Sometimes it feels too big and we don’t know where to start. Here are four ways White parents can begin the journey at home.
SELF-REFLECT: Think about your knowledge, skills, and awareness around race. This will allow you to talk about race and racism, to identify racism when it happens, and to come up with strategies to counter it or to cope with it. Notice when you stereotype others, and stop to think about it. We all have biases that may have come from our childhood experiences, people around us, or the media. The more we reflect on our beliefs and where they came from, the more we can expand our racial literacy and model for our children to do the same.
SURVEY: Look around you and notice how much diversity children are seeing in their daily lives. Consider your own circle of friends, your children’s playmates, toys, music, and books. If children don’t see many people who look different from them, it can send a message about what’s important (or not)—but there are lots of ways to change that (see next paragraph)!
SEEK: You can start with a simple trip to the library to look at books featuring people who look different from you. Expose your children to a diverse range of people—look for cultural events, after school activities, clubs, and restaurants that involve people of different races. It’s okay to discuss racial and cultural differences (for instance, at an outdoor concert, you might say “the music is from [name of country], and lots of people here are from that country. There are many people with dark skin in that country.”) This is also a great way to engage and form connections within your community.

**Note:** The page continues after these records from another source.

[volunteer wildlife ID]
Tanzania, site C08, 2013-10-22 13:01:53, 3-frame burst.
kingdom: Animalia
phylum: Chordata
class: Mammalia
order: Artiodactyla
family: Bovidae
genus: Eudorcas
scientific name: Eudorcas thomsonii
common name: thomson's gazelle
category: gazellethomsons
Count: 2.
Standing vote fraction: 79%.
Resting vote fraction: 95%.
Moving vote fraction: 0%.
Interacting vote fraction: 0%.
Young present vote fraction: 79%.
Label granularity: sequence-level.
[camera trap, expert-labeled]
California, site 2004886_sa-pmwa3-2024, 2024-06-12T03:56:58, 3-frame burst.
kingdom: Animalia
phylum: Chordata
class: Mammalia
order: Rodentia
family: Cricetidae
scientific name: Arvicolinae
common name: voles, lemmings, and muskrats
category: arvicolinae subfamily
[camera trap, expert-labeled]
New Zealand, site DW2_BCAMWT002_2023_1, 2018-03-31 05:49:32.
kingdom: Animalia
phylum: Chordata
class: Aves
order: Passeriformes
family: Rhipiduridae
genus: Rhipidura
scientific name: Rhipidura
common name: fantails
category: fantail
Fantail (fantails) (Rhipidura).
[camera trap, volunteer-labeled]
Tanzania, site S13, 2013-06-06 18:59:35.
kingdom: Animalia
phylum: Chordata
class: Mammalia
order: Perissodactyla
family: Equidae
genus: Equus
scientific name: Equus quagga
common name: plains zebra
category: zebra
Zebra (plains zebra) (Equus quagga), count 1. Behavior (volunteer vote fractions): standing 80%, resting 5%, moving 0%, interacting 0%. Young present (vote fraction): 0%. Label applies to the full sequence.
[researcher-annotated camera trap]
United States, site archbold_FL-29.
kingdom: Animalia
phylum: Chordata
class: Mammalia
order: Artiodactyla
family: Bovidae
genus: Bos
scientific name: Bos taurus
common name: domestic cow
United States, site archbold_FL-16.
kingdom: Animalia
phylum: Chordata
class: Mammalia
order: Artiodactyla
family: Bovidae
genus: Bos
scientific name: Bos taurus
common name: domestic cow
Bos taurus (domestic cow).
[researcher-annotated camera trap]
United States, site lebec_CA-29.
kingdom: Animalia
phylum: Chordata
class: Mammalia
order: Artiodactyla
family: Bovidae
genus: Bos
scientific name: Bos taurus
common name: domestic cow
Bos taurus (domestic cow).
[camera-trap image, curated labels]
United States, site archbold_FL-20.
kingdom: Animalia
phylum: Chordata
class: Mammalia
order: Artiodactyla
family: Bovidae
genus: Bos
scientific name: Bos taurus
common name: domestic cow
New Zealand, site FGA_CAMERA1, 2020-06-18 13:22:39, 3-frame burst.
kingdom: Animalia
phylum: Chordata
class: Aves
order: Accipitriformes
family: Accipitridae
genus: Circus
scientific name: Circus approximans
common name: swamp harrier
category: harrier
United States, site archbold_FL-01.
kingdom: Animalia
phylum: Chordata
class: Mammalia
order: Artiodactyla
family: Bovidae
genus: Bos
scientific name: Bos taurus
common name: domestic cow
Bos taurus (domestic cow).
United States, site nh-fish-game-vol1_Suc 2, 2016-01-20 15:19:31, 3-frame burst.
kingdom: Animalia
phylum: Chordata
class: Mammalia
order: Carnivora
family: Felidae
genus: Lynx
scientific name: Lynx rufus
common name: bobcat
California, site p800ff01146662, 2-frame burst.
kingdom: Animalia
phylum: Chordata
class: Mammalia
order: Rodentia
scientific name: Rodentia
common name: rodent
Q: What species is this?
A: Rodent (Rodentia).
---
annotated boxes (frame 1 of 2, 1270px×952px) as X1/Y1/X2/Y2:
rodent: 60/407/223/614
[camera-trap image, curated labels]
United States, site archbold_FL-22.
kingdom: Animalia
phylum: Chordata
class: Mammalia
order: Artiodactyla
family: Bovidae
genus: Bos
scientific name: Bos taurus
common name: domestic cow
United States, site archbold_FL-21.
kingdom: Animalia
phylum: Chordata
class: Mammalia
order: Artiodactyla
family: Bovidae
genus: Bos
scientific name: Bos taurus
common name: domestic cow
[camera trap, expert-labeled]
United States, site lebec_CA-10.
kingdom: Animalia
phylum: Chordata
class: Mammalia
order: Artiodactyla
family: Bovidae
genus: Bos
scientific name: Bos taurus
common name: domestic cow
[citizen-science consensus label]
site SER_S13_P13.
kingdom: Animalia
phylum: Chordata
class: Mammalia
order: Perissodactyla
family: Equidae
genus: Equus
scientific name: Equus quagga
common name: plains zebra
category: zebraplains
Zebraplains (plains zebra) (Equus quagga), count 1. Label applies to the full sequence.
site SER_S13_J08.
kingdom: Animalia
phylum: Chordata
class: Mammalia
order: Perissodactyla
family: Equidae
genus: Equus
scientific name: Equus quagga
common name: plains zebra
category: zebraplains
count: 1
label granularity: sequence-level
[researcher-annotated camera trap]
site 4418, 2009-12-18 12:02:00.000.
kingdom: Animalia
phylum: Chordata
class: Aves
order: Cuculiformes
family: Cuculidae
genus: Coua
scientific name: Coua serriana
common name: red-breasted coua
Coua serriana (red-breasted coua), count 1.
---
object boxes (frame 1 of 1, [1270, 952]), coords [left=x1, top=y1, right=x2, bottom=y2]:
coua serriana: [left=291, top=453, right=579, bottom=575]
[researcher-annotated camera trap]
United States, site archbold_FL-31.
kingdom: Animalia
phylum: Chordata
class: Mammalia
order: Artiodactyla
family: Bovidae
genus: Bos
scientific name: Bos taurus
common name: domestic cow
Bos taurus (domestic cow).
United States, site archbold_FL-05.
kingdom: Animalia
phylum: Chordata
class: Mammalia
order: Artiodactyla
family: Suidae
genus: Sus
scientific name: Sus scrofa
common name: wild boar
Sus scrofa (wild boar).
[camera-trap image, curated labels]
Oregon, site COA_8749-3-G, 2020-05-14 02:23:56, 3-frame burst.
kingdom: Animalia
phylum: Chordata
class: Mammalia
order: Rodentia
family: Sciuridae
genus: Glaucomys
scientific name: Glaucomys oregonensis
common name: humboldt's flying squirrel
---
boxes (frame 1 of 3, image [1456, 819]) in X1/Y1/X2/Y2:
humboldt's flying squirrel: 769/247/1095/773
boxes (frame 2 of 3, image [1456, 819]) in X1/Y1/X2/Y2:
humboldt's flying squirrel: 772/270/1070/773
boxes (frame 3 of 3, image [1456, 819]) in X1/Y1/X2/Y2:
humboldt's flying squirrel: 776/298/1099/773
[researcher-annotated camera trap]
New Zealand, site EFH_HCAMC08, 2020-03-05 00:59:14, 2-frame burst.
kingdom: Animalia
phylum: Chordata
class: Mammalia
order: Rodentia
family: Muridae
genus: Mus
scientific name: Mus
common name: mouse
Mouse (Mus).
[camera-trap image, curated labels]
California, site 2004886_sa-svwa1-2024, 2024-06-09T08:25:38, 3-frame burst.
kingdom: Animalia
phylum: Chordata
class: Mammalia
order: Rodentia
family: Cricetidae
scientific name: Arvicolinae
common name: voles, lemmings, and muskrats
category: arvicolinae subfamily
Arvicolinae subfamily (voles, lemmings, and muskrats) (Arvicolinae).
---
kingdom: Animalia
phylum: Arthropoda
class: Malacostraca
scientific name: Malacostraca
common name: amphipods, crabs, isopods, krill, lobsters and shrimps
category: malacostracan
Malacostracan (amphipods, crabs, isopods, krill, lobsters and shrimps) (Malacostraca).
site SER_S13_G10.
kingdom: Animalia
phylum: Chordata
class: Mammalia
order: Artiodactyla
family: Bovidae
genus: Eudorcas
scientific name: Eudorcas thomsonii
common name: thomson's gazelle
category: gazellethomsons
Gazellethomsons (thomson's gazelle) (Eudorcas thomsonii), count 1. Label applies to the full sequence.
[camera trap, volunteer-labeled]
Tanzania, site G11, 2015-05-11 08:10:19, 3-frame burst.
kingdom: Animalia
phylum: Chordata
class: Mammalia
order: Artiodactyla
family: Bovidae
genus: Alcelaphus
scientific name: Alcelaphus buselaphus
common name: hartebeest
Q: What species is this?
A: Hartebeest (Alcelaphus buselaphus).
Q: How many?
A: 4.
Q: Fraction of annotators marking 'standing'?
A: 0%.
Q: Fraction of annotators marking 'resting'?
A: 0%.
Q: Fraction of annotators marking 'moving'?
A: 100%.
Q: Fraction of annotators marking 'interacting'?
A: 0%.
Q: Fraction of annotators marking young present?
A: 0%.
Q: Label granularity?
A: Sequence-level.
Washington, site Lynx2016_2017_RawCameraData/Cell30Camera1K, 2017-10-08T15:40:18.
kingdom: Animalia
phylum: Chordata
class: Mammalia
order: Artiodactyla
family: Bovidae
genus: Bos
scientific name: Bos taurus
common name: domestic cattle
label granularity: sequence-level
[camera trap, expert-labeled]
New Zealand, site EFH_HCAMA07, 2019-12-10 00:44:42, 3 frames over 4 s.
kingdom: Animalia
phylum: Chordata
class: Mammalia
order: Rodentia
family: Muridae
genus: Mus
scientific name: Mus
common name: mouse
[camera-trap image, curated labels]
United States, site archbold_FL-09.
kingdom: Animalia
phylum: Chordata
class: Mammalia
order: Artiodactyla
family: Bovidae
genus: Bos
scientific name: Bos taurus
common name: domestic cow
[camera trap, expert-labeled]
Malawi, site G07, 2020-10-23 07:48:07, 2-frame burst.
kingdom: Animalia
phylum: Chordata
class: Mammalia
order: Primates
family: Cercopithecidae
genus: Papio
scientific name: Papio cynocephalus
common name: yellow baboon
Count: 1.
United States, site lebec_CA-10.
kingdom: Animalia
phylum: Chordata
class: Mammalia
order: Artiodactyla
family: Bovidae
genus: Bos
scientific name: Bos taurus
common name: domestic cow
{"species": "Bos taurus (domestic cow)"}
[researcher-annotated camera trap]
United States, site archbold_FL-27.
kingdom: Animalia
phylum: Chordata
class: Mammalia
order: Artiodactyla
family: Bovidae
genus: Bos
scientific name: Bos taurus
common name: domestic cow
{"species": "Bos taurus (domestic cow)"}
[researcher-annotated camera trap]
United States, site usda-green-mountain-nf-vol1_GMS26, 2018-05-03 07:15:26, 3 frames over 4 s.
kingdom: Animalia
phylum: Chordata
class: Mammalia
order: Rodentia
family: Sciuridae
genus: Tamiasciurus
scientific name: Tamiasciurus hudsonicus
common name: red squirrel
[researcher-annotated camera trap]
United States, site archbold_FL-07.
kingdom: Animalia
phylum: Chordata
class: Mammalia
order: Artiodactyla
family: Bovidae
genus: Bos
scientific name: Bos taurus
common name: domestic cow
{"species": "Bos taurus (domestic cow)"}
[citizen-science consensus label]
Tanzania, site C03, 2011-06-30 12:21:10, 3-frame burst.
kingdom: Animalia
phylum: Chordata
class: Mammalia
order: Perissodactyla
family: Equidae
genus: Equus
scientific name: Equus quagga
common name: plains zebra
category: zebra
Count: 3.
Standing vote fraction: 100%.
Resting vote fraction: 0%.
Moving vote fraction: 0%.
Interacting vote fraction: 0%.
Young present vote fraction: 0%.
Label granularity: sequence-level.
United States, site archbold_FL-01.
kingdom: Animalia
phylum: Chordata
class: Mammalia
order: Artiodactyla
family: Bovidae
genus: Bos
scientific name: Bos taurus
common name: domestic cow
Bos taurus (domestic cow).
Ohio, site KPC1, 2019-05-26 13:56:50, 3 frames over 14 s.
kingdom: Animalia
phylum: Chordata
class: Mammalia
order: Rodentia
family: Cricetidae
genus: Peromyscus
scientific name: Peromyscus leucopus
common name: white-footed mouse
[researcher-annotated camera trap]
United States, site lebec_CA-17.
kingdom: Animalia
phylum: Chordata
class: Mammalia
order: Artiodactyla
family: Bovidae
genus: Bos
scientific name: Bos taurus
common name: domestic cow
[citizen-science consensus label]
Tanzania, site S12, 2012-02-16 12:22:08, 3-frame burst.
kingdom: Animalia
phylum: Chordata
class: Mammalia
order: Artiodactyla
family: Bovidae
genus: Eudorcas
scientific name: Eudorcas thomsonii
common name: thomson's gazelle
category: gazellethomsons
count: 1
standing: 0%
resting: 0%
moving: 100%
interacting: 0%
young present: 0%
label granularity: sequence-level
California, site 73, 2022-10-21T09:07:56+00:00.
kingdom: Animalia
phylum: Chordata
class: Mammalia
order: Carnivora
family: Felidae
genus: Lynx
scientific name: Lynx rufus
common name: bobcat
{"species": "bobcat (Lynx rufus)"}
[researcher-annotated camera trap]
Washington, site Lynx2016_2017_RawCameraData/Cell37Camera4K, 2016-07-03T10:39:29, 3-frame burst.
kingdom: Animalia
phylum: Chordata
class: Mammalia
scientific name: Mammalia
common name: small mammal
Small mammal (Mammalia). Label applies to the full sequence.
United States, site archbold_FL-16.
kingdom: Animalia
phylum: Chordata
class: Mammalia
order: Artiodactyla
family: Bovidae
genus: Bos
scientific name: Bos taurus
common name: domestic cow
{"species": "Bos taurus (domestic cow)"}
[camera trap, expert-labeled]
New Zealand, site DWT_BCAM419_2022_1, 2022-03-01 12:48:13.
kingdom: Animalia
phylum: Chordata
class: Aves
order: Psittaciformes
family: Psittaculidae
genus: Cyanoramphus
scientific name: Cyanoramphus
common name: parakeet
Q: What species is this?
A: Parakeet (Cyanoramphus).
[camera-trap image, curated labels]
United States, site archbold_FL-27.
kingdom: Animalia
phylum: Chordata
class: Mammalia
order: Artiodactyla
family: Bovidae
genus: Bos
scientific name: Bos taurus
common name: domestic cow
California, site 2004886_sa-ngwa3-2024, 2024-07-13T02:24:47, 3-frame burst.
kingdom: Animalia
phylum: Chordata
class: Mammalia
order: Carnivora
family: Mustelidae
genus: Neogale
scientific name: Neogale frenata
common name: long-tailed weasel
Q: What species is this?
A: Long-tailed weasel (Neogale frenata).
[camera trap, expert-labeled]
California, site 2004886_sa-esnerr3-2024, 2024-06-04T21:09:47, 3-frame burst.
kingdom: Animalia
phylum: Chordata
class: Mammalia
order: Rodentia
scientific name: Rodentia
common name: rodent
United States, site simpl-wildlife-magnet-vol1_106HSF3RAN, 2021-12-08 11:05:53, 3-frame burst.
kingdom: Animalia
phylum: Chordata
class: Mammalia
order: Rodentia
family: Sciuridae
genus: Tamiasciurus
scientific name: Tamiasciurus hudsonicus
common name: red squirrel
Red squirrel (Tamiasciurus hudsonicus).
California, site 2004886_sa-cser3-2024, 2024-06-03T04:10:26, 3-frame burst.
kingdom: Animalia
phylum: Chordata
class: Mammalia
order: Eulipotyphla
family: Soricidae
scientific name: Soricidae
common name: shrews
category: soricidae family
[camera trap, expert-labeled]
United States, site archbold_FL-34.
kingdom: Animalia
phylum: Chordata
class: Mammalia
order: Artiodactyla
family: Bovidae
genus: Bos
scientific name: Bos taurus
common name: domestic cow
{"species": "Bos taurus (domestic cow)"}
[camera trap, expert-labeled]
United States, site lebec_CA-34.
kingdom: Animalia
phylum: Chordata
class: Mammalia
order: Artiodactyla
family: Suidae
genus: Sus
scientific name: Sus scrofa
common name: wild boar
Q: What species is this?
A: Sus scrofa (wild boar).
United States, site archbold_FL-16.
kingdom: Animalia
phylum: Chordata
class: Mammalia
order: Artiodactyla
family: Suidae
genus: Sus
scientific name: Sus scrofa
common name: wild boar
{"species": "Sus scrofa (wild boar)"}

SPEAK: Talk your children about race, people’s differences, and how people are treated unfairly because of the color of their skin. Don’t wait until the “perfect” moment or until you have all the answers. If children are aware of current events, use dinnertime conversation to explain and talk about what’s happening, what needs to change and how we can all be part of that change, and encourage children to keep asking questions and sharing their thoughts.
Last, remember it’s okay to not have all the answers! By actively expanding your children’s racial awareness, you’re well on your way to raising the next antiracist that the world needs.